What You Need to Know Before You Apply

What is the purpose of this trial?

This trial tests a treatment called corneal collagen crosslinking (CXL) for individuals with keratoconus or corneal ectasia. These conditions cause the cornea, the clear front part of the eye, to thin and take on a cone shape, affecting vision. The trial compares two methods of applying riboflavin (vitamin B2) drops during UV light exposure to determine which is more effective and comfortable. Individuals experiencing worsening vision due to these conditions might be suitable for the trial. Contact lens wearers must stop using them for a week before joining. As a Phase 3 trial, this treatment is in the final step before FDA approval, offering participants the opportunity to contribute to a potentially groundbreaking therapy.

Do I need to stop my current medications for the trial?

The trial information does not specify whether you need to stop taking your current medications. However, contact lens wearers must stop wearing them for 1 week before the screening.

Is there any evidence suggesting that this trial's treatments are likely to be safe?

Research has shown that riboflavin, used in corneal collagen crosslinking (CXL), is generally safe for treating eye conditions like keratoconus and corneal ectasia. In studies involving over 500 eyes, riboflavin was well-tolerated. It strengthens the cornea and protects the inner parts of the eye. Most participants did not experience serious side effects. Some reported mild discomfort or irritation, which is common with eye treatments. Overall, riboflavin eye drops in CXL have a strong safety record, making them a reliable choice for many patients.12345

Why are researchers excited about this trial's treatment?
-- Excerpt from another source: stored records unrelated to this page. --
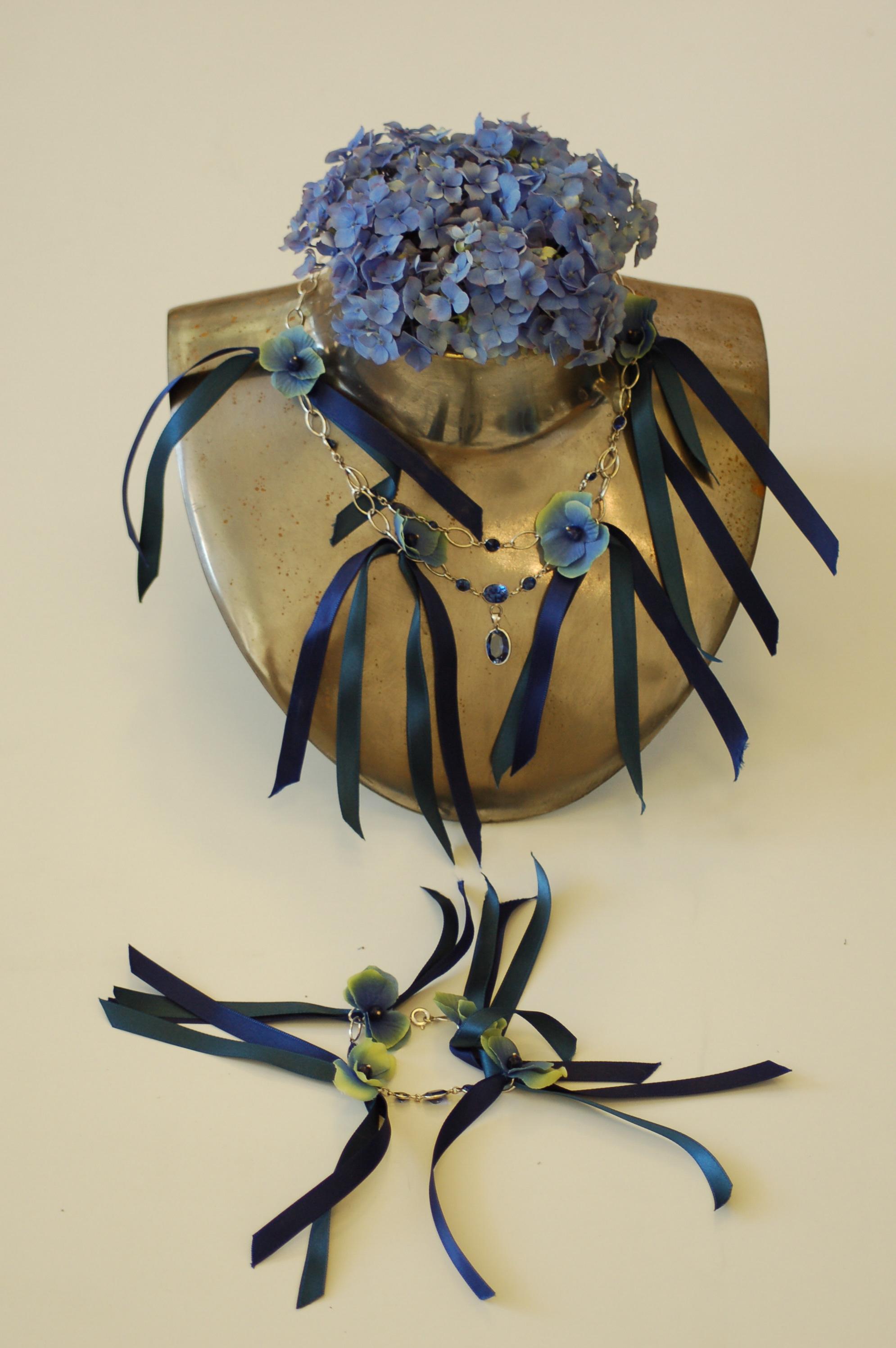 real flower collier van zijde by gemh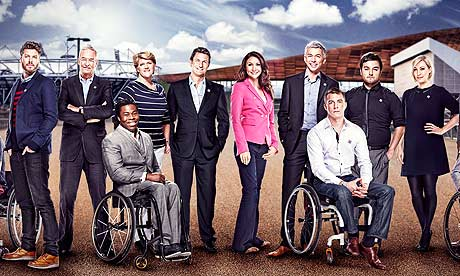 Channel 4's Paralympic presenting team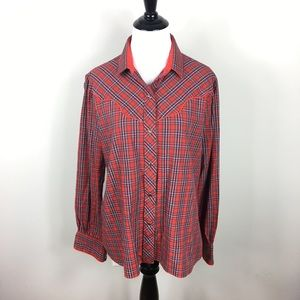 Vintage Western Plaid Snap Front Collared Shirt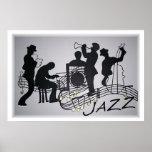 Cuarteto del jazz posters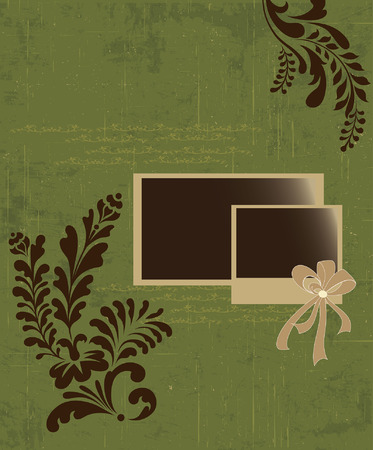 scratch card: Vintage invitation card with ornate elegant retro abstract floral design, brown flowers and leaves on scratch textured olive green background with card text label. Vector illustration.
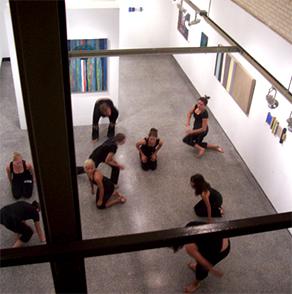 winona, minnesota, state, university, wsu, paul, watkins, art, gallery, performace, gallery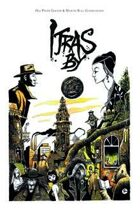 Itras By (English)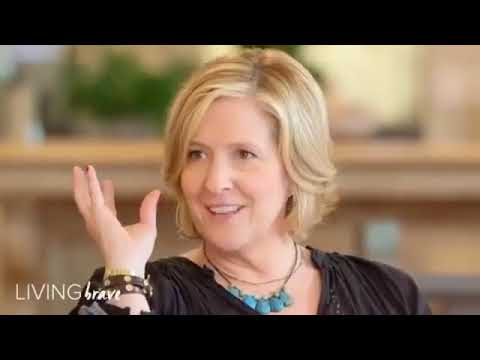 Living Brave with Brene Brown and Oprah Winfrey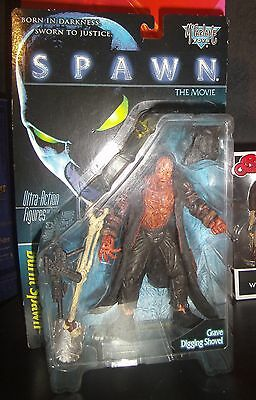 Spawn The Movie Burnt Spawn Figur von McFarlane NEU&OVP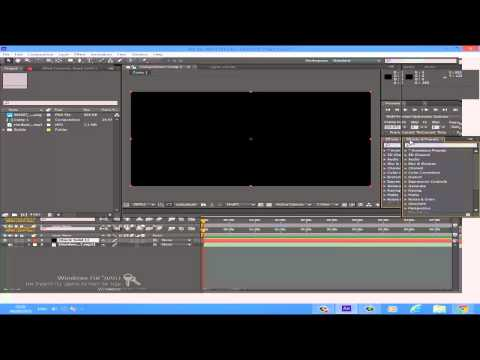 Adobe After Effects CS5/6 Equalizer Tutorial (English speakers and other languages simply follow)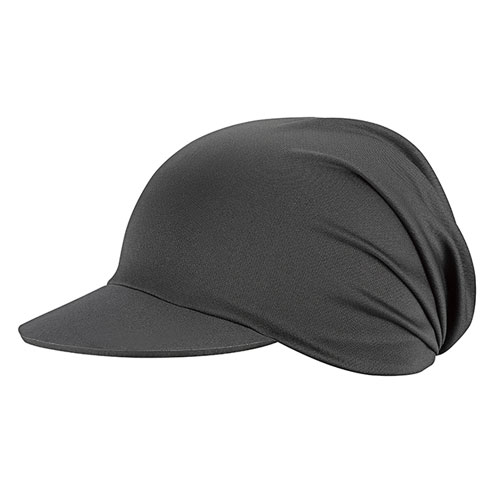 OGK KABUTO オージーケーカブト DONNA INNER CAP ドンナインナーキャップ ブラック 211-01708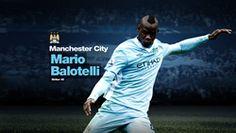 Balotelli Why him??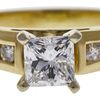 0.72 ct. Princess Cut Solitaire Ring, E, VS2 #4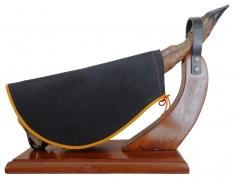 Abdeckung für Schinken schwarz Jamonprivé - Schinkenabdeckung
Researchers are excited about corneal collagen crosslinking with riboflavin for keratoconus because it promises a more efficient and potentially more effective treatment approach. Unlike traditional methods that often involve rigid contact lenses or corneal transplants, this treatment uses riboflavin drops combined with UV light to strengthen corneal tissue. The trial explores different dosing intervals of riboflavin drops, every 2 minutes versus every 10 minutes, to potentially enhance the procedure's effectiveness and patient comfort. This technique not only targets the root cause by stabilizing the cornea but also might offer quicker recovery and better long-term outcomes.

What evidence suggests that corneal collagen crosslinking is effective for keratoconus?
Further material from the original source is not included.